A graphite drawing by Missouri's J. Brett Grill titled "Palsy" is a delicate portrait. Resting, or sleeping with mouth agape and relaxed, we instantly recognize the severe overbite, and receding lower jaw of the severely handicapped. It's a quiet reverential picture that pays homage to one who deals with daily challenges and struggles that most of us accomplish without even thinking about it. (The delicacy of the drawing starkly contrasting with the brutality of their lot in life.)

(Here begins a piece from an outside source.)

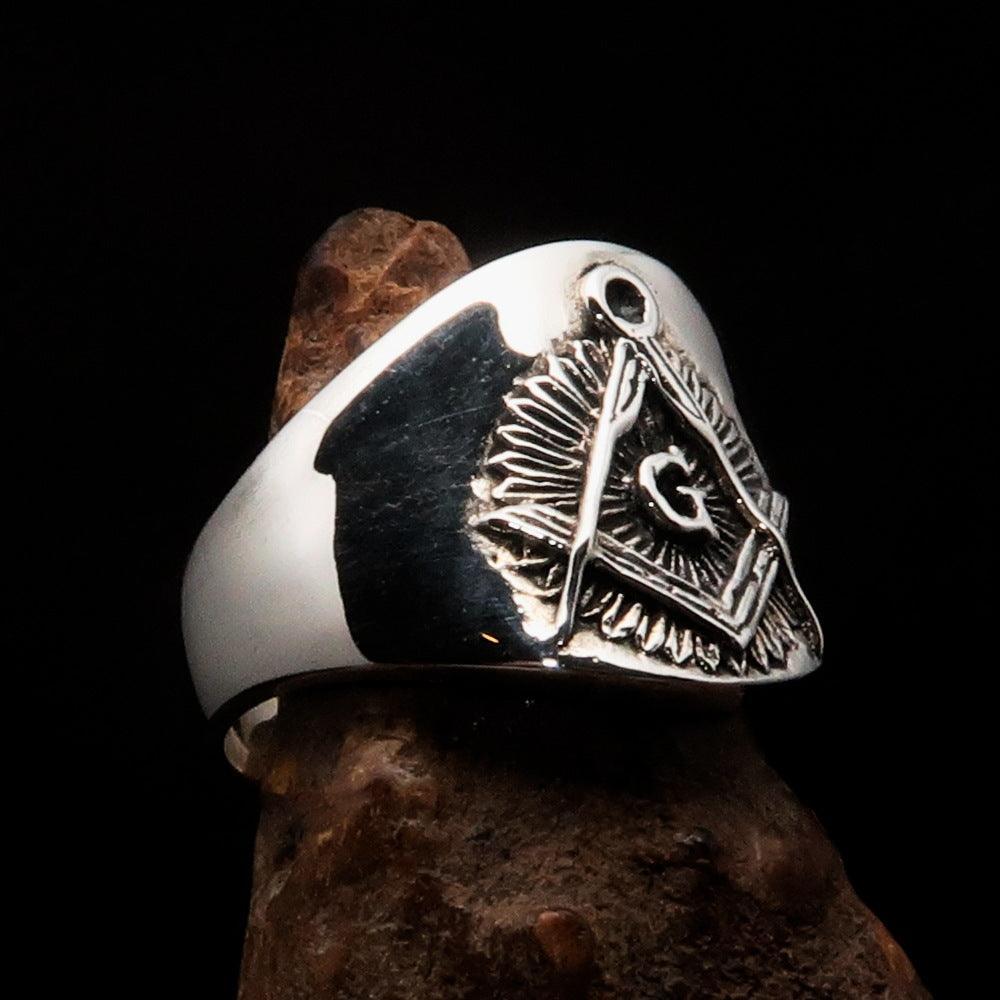 Men's ancient Square Compasses Masonic Ring Freemason G - Sterling Silver-2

Susan Kaprov of New York shows her digital pigment print with colored pencil work, titled "Larger Than Life #3" the color portrait of a screaming baby. The image immediately recalls the work of Los Angeles photographer Jill Greenberg, and her "End Time" photo series of screaming and bawling kids (http://kopeikingallery.com/exhibitions/view/end-times). Children have a purity of emotion that can at times be quite funny in its extreme. A small bump can have them wailing as if they'd lost a limb. Greenberg gave kids lollipops and then snatched them away, let the kids rip, shot them at full song and then gave the candy back to them. A brief injustice, but hardly a big deal in the grand scheme of things. Be that as it may, Greenberg found herself in the midst of a PR whirlwind over the whole thing. Some going so far as to accuse her of child abuse. Mind you, kids are capable of screaming like this just because they're tired. It's the purity of emotion that gives the work its power, and for some its revulsion. The same goes for Kaprov's portrait of a screaming baby, the mouth a seemingly anatomically impossible hole in the middle of its face. Devoting every fiber of its being to the task of making noise by screaming at the top of its lungs.

One of the most straightforward and psychologically interesting images is by Tennessee painter Alison Oaks. An oil on porcelain piece titled "Bruise and Bra" shows nothing but a bit of bra strap, a bit of arm and a couple of underarm skin folds. Anatomically speaking, it's a bit of nothing in particular, yet tells an entire story, or just shy thereof. The red bra and Freudian vulva reference in underarm folds speak directly to some sort of sexual activity. The bruise on her arm is easy to take as abuse, as we've been so programmed over recent years. But is it? It isn't fresh. It almost seems bite-like in nature. And she's still wearing the red bra. Oaks has masterfully doled out just enough information to get you half way there, and leaves you hanging in limbo with more questions than answers running through your head. Best I can sort it out, it's about the nature of pleasure and pain, and how the two are often intertwined, even occupying the same space at the same time. True of most of life, just physically obvious here.